Data section

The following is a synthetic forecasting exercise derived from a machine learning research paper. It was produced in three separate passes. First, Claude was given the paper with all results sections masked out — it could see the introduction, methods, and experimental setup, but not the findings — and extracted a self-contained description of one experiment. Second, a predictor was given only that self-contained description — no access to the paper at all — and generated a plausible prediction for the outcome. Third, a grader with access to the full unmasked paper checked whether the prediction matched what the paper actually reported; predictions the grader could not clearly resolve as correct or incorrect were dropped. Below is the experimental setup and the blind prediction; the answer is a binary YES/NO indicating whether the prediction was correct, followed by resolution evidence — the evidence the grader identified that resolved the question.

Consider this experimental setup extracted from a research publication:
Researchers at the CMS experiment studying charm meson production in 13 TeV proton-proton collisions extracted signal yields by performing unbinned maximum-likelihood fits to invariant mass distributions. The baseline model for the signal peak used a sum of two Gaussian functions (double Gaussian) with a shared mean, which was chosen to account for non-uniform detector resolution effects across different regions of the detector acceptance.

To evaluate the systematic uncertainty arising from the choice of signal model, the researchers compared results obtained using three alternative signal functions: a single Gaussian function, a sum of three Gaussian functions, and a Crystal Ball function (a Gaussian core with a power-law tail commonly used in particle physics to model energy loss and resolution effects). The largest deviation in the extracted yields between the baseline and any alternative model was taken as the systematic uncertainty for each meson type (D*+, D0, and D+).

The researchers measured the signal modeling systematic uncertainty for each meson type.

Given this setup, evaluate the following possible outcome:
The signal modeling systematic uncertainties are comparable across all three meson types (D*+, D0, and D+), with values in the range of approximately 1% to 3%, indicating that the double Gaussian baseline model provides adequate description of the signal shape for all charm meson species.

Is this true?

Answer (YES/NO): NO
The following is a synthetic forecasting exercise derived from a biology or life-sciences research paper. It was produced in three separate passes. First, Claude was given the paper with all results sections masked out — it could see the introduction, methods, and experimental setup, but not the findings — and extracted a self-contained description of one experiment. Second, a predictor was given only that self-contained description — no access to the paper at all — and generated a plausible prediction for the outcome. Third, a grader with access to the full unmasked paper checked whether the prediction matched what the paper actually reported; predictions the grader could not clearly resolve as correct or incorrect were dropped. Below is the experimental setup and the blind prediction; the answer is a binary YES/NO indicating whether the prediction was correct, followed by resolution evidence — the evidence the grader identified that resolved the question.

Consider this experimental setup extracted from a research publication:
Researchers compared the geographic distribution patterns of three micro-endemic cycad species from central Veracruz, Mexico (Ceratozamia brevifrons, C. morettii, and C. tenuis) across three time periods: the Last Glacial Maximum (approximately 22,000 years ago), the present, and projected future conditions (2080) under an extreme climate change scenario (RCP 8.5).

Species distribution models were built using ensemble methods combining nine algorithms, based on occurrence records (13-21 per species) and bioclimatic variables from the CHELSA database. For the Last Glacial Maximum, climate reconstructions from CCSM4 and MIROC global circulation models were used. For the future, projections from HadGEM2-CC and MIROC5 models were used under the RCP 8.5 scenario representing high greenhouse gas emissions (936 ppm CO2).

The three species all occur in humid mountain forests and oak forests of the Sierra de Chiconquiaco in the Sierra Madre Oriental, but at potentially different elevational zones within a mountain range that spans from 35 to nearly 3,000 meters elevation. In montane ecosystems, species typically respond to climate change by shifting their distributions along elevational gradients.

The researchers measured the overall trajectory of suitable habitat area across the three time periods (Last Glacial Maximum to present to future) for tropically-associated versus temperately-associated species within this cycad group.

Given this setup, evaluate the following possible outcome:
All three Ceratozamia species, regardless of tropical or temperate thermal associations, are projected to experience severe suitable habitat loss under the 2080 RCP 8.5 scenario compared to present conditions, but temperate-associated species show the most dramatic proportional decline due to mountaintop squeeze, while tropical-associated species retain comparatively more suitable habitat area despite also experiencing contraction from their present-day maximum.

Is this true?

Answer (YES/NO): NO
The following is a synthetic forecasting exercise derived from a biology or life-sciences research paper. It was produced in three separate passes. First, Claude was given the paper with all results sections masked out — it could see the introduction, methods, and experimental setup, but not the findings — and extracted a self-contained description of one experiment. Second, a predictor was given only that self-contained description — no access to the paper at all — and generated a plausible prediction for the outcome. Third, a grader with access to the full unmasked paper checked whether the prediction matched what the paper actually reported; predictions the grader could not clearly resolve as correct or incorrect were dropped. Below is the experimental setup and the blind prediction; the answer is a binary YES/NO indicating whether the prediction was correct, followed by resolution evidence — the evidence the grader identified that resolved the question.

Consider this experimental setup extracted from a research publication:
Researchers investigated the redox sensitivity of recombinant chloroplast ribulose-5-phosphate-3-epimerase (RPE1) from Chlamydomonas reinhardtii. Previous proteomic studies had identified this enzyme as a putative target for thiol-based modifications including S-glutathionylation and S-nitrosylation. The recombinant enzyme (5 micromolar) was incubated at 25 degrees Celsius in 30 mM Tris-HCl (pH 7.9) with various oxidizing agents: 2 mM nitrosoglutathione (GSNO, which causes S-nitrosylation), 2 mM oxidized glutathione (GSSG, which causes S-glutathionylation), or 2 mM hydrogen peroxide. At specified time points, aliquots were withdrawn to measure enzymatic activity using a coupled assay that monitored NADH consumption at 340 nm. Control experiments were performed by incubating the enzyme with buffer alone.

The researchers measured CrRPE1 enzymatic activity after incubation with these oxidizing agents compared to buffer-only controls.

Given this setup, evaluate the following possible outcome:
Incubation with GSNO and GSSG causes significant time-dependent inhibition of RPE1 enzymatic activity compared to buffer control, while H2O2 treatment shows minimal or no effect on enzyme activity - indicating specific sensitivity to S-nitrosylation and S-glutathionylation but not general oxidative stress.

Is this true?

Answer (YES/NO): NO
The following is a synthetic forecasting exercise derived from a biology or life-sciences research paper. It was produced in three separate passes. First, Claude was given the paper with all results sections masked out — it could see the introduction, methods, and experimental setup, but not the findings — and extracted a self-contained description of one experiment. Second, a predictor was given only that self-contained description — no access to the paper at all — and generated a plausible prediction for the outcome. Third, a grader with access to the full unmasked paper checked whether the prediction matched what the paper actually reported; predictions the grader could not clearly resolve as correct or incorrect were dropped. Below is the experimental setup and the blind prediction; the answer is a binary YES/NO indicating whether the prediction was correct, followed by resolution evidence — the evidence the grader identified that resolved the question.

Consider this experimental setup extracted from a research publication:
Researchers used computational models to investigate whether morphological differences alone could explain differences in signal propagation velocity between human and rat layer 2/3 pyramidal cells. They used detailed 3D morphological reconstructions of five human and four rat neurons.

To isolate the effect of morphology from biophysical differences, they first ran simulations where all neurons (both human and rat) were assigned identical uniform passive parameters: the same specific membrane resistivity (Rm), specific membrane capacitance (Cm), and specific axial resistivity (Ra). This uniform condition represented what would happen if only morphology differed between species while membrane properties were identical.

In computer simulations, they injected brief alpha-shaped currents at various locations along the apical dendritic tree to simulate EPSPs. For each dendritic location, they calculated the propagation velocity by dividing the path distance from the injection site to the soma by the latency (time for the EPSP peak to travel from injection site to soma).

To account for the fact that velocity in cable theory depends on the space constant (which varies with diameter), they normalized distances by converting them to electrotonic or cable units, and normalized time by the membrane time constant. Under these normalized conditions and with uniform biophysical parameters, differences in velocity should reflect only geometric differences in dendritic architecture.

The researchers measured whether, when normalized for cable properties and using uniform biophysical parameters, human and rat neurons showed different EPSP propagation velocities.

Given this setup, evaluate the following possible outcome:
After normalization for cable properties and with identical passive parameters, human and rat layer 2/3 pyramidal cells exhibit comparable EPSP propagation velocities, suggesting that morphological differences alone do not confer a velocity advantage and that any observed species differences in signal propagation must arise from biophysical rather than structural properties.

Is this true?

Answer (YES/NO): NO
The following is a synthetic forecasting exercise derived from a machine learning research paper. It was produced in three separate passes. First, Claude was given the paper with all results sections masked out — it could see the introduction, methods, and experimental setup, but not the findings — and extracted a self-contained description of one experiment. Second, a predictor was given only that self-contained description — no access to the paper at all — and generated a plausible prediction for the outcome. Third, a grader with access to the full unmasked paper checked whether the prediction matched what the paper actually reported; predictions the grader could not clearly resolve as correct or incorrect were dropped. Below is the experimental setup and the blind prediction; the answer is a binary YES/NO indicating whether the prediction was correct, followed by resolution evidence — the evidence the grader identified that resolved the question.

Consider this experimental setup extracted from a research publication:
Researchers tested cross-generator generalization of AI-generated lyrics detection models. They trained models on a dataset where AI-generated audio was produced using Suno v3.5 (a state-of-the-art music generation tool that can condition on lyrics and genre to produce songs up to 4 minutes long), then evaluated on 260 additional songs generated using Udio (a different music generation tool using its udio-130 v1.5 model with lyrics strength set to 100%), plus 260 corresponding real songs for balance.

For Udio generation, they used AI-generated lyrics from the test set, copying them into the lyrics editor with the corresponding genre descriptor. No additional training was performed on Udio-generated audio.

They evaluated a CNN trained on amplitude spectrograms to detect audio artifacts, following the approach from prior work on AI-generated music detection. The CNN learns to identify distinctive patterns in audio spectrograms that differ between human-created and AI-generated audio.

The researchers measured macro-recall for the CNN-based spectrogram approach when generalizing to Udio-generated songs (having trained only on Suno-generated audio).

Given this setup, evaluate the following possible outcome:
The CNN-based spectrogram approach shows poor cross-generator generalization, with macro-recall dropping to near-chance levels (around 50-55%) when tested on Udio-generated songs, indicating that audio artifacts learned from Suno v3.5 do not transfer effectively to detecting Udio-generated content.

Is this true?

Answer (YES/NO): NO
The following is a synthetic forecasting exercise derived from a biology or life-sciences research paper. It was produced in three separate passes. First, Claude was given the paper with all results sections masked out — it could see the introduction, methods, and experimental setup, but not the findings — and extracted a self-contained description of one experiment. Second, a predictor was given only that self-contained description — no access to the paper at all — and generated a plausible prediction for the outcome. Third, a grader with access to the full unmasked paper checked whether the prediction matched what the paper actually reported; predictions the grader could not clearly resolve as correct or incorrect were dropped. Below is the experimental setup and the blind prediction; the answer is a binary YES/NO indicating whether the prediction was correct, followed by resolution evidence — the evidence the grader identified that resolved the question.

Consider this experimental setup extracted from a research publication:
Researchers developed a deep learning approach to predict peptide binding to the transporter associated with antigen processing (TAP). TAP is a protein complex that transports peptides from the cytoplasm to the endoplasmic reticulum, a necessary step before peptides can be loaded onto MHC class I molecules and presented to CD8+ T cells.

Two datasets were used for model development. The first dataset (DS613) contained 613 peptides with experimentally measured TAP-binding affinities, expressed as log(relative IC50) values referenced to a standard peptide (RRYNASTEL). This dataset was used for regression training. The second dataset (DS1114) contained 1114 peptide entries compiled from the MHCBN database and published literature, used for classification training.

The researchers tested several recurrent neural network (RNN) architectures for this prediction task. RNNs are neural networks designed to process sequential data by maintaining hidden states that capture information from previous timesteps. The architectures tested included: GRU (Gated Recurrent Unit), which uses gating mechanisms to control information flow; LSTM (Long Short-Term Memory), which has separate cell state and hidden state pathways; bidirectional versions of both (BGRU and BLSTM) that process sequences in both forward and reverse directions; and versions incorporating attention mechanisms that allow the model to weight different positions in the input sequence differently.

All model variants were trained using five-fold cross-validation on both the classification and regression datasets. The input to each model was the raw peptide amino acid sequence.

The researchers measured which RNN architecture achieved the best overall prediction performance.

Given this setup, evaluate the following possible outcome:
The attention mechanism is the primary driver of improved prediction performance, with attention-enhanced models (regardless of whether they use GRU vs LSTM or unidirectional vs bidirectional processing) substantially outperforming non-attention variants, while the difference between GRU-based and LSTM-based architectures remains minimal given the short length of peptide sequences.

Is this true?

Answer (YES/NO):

Required work
From the line holding "The CNN-based spectrogram approach shows" to the line holding "Researchers developed a", inclusive, restate each line above exactly as written.

Answer box
The CNN-based spectrogram approach shows poor cross-generator generalization, with macro-recall dropping to near-chance levels (around 50-55%) when tested on Udio-generated songs, indicating that audio artifacts learned from Suno v3.5 do not transfer effectively to detecting Udio-generated content.

Is this true?

Answer (YES/NO): NO
The following is a synthetic forecasting exercise derived from a biology or life-sciences research paper. It was produced in three separate passes. First, Claude was given the paper with all results sections masked out — it could see the introduction, methods, and experimental setup, but not the findings — and extracted a self-contained description of one experiment. Second, a predictor was given only that self-contained description — no access to the paper at all — and generated a plausible prediction for the outcome. Third, a grader with access to the full unmasked paper checked whether the prediction matched what the paper actually reported; predictions the grader could not clearly resolve as correct or incorrect were dropped. Below is the experimental setup and the blind prediction; the answer is a binary YES/NO indicating whether the prediction was correct, followed by resolution evidence — the evidence the grader identified that resolved the question.

Consider this experimental setup extracted from a research publication:
Researchers developed a deep learning approach to predict peptide binding to the transporter associated with antigen processing (TAP). TAP is a protein complex that transports peptides from the cytoplasm to the endoplasmic reticulum, a necessary step before peptides can be loaded onto MHC class I molecules and presented to CD8+ T cells.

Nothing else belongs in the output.